Scene-based spatial questions:

==*==

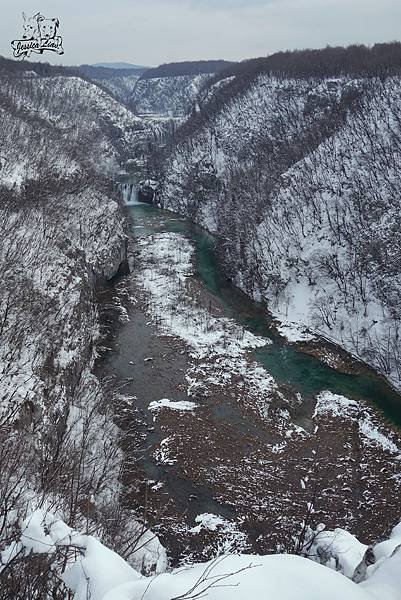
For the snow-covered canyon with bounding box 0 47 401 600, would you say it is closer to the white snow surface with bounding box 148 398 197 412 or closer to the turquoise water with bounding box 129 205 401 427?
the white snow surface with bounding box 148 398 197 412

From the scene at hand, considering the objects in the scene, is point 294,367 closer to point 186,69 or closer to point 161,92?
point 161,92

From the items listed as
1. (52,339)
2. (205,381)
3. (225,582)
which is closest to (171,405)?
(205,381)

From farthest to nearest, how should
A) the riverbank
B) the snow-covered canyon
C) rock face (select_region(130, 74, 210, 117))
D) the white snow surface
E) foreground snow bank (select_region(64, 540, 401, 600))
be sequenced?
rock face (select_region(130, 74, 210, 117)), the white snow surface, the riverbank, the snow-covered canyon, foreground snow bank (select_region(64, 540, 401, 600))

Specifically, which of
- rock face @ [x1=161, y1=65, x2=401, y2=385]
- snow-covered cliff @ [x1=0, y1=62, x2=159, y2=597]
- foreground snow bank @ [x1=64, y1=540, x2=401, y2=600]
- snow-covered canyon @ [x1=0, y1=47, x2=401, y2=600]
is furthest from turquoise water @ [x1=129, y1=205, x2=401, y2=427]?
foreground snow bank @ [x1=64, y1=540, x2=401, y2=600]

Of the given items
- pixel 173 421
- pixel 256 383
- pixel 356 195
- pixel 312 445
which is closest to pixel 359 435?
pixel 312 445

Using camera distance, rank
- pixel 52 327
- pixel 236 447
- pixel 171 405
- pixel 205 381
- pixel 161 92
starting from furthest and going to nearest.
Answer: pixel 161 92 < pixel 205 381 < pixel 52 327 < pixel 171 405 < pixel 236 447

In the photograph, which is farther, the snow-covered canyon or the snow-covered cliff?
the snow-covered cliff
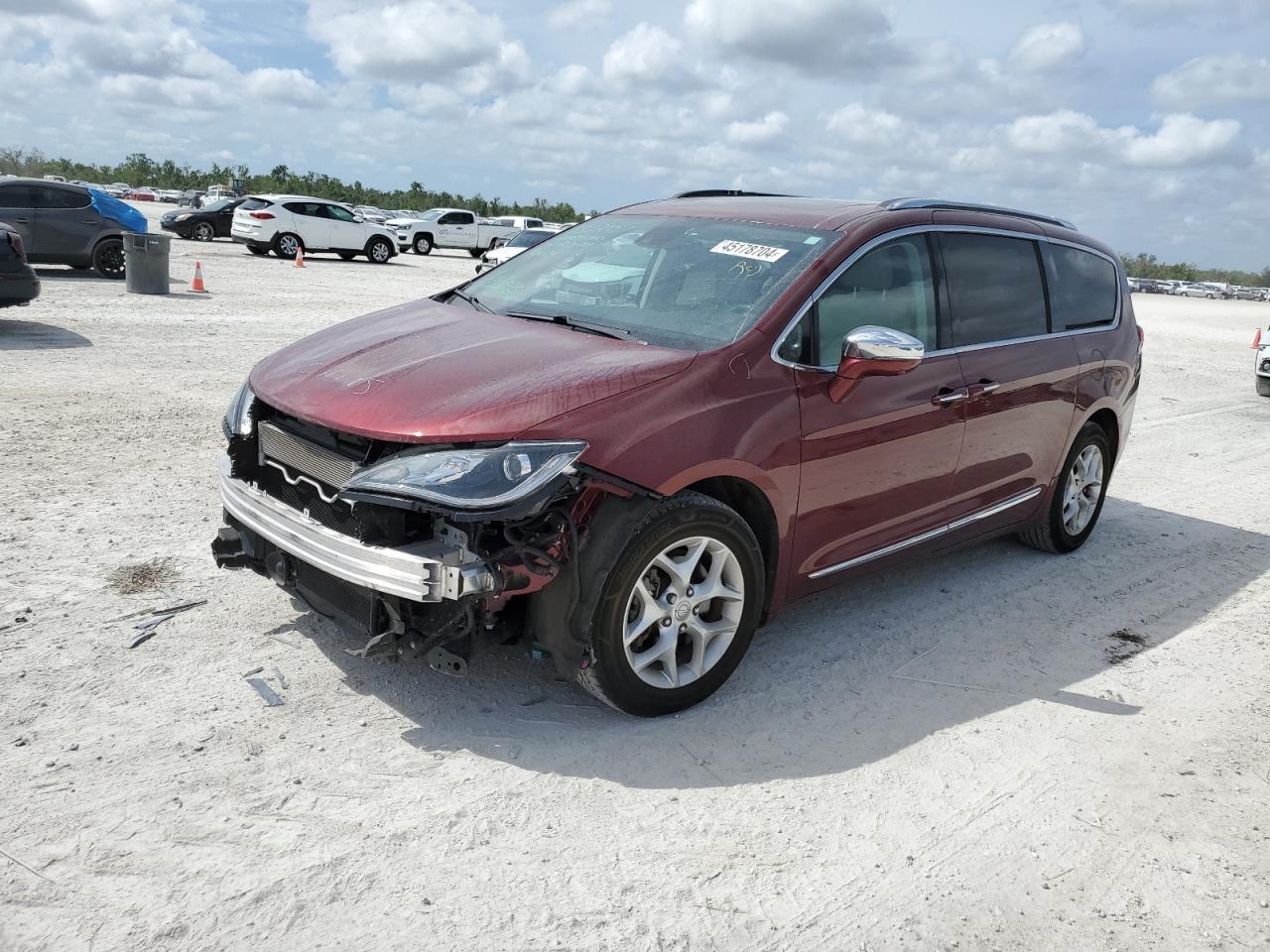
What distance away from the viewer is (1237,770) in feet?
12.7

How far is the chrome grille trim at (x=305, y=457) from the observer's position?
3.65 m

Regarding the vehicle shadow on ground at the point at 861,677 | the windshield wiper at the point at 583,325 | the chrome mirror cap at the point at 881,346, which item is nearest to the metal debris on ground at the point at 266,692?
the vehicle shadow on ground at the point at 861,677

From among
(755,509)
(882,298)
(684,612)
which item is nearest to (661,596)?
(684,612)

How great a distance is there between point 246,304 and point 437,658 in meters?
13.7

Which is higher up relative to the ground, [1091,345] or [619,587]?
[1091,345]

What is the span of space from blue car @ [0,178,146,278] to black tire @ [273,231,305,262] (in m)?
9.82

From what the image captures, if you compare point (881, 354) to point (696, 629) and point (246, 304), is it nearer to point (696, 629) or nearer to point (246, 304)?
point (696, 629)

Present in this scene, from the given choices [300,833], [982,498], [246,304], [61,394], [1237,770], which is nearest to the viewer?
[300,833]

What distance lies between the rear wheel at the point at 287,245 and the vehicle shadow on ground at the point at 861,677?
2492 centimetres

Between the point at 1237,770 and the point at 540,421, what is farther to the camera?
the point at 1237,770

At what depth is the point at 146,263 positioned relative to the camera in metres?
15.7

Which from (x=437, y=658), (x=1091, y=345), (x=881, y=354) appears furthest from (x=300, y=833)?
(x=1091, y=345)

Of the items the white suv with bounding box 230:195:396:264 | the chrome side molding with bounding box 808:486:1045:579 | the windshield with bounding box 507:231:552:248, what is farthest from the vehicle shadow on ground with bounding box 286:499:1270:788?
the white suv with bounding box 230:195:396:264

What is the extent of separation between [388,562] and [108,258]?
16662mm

==*==

Objective – Please change every "camera" in the listing to "lens" and give the whole listing again with everything else unchanged. Leave the pictures out.

The response –
For the snow-covered canyon with bounding box 0 47 401 600, would you say it is closer to the white snow surface with bounding box 148 398 197 412 or closer to the turquoise water with bounding box 129 205 401 427?
the white snow surface with bounding box 148 398 197 412

From the scene at hand, considering the objects in the scene, is point 294,367 closer to point 186,69 or closer to point 161,92?
point 161,92

From the items listed as
1. (52,339)
2. (205,381)
3. (225,582)
which is closest to (171,405)?
(205,381)

From farthest to nearest, how should
A) the riverbank
B) the snow-covered canyon
C) rock face (select_region(130, 74, 210, 117))
D) the white snow surface
E) foreground snow bank (select_region(64, 540, 401, 600))
be sequenced?
rock face (select_region(130, 74, 210, 117)), the white snow surface, the riverbank, the snow-covered canyon, foreground snow bank (select_region(64, 540, 401, 600))

Specifically, which of
- rock face @ [x1=161, y1=65, x2=401, y2=385]
- snow-covered cliff @ [x1=0, y1=62, x2=159, y2=597]
- foreground snow bank @ [x1=64, y1=540, x2=401, y2=600]
- snow-covered canyon @ [x1=0, y1=47, x2=401, y2=600]
is furthest from turquoise water @ [x1=129, y1=205, x2=401, y2=427]?
foreground snow bank @ [x1=64, y1=540, x2=401, y2=600]

Of the given items
- pixel 173 421
- pixel 256 383
- pixel 356 195
- pixel 312 445
which is closest to pixel 359 435?
pixel 312 445

Using lens distance, rank
- pixel 52 327
- pixel 236 447
- pixel 171 405
- pixel 205 381
- pixel 161 92
starting from furthest and going to nearest.
Answer: pixel 161 92 < pixel 205 381 < pixel 52 327 < pixel 171 405 < pixel 236 447

In the photograph, which is farther, the snow-covered canyon or the snow-covered cliff?
the snow-covered cliff
What distance away from the viewer is (1237,770) in feet?
12.7

How far is the chrome grille trim at (x=305, y=457) from the observer's position?
3.65 m

Regarding the vehicle shadow on ground at the point at 861,677 | the windshield wiper at the point at 583,325 | the chrome mirror cap at the point at 881,346, which item is nearest to the metal debris on ground at the point at 266,692?
the vehicle shadow on ground at the point at 861,677

From among
(755,509)
(882,298)
(684,612)
which item is nearest to (661,596)?
(684,612)

How great a distance is there between point 246,304 and point 437,658 in meters?
13.7

Which is higher up relative to the ground, [1091,345] or [619,587]?
[1091,345]

What is the span of space from blue car @ [0,178,146,278] to black tire @ [273,231,305,262] (in m)?
9.82

From what the image captures, if you compare point (881, 354) to point (696, 629) and point (246, 304), is it nearer to point (696, 629) or nearer to point (246, 304)?
point (696, 629)

Present in this scene, from the given choices [300,833], [982,498], [246,304], [61,394], [1237,770], which is nearest to the viewer?
[300,833]

What distance lies between the rear wheel at the point at 287,245 and the vehicle shadow on ground at the point at 861,677?
2492 centimetres

Between the point at 1237,770 and the point at 540,421, what is farther to the lens?
the point at 1237,770

At what depth is the point at 146,263 positioned relative to the lens in metres?
15.7

Which from (x=437, y=658), (x=1091, y=345), (x=881, y=354) appears furthest from (x=300, y=833)?
(x=1091, y=345)

Of the items the white suv with bounding box 230:195:396:264 | the chrome side molding with bounding box 808:486:1045:579 | the windshield with bounding box 507:231:552:248, what is farthest from the vehicle shadow on ground with bounding box 286:499:1270:788?
the white suv with bounding box 230:195:396:264

What is the extent of separation between [388,562] and [108,258]?
16662mm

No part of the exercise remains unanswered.